Bug 1990428

Summary: Deleting the PVC and RBD provisioner leader pod while provisioning is progressing, will leave a stale image
Product: OpenShift Container Platform Reporter: Mudit Agarwal <muagarwa>
Component: StorageAssignee: Fabio Bertinatto <fbertina>
Storage sub component: Storage QA Contact: Wei Duan <wduan>
Status: CLOSED DEFERRED Docs Contact:
Severity: medium    
Priority: medium CC: aos-bugs, gcharot, jsafrane, mrajanna, muagarwa
Version: 4.6   
Target Milestone: ---   
Target Release: ---   
Hardware: Unspecified   
OS: Unspecified   
Whiteboard:
Fixed In Version: Doc Type: If docs needed, set a value
Doc Text:
Story Points: ---
Clone Of: Environment:
Last Closed: 2021-12-16 13:37:31 UTC Type: Bug
Regression: --- Mount Type: ---
Documentation: --- CRM:
Verified Versions: Category: ---
oVirt Team: --- RHEL 7.3 requirements from Atomic Host:
Cloudforms Team: --- Target Upstream Version:
Embargoed:
Bug Depends On:    
Bug Blocks: 1962956    

Description Mudit Agarwal 2021-08-05 11:41:22 UTC
Description of problem:

Deleting the PVC and RBD provisioner leader pod while provisioning is progressing, will leave a stale image.
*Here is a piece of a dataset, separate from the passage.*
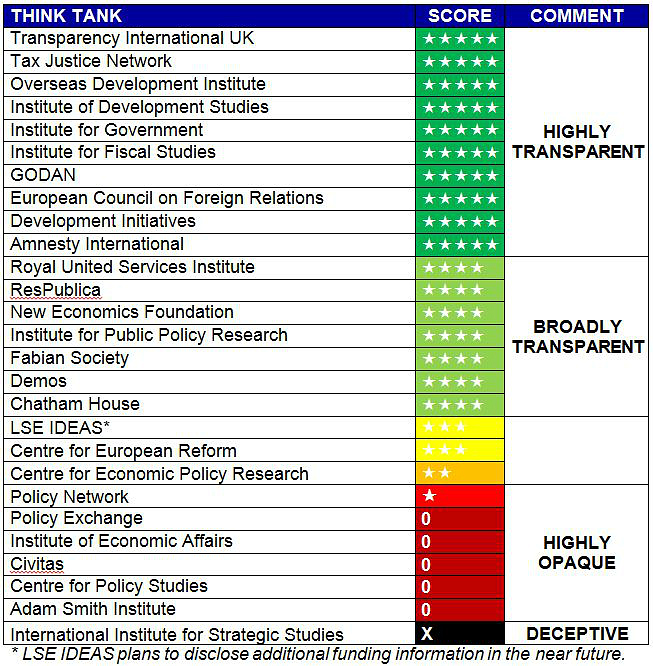 Transparify ratings for 27 British think tanks, taken from the report, 'Think Tanks in the UK 2017: Transparency, Lobbying and Fake News in Brexit Britain', and published with permission.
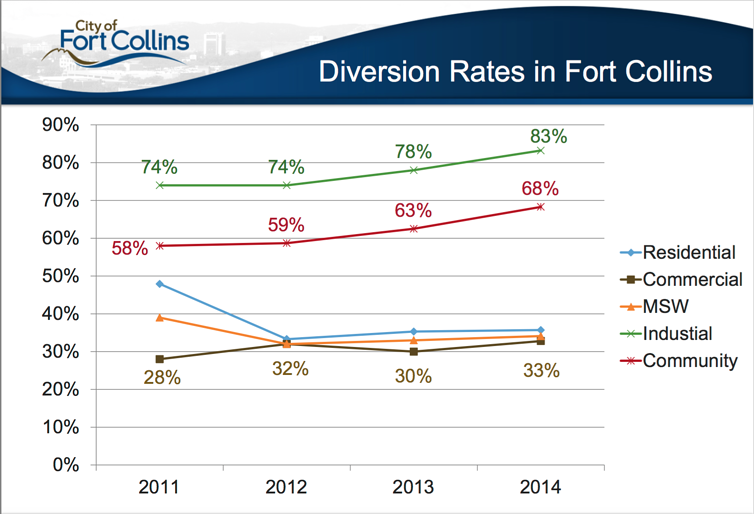 Diversion-rates-in-Fort-Collins.png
The issue can be seen frequently with thick provisioned volumes.

Version-Release number of selected component (if applicable):

How reproducible:
Always (with thick provisioning)

Steps to Reproduce:
1. Start creating a RBD PVC of size 15 GiB. Use thick provision enabled storage class.
2. When step 1 is progressing (PVC in Pending state), delete the csi-rbdplugin-provisioner leader pod.
3. Immediately after step 2 (PVC is still in Pending state), delete the PVC.
4. Wait for the PVC to get deleted.
5. Wait for the corresponding RBD image to get deleted.

Actual results:
PVC deleted. RBD image is not deleted.

Expected results:
The RBD image should be deleted.

Master Log:

Node Log (of failed PODs):

PV Dump:

PVC Dump:

StorageClass Dump (if StorageClass used by PV/PVC):

Additional info:

Comment 4 Jan Safranek 2021-08-10 14:25:14 UTC
This will need some discussion upstream, as it is hard problem to solve. We either need to sacrifice provisioning speed or leaked volumes.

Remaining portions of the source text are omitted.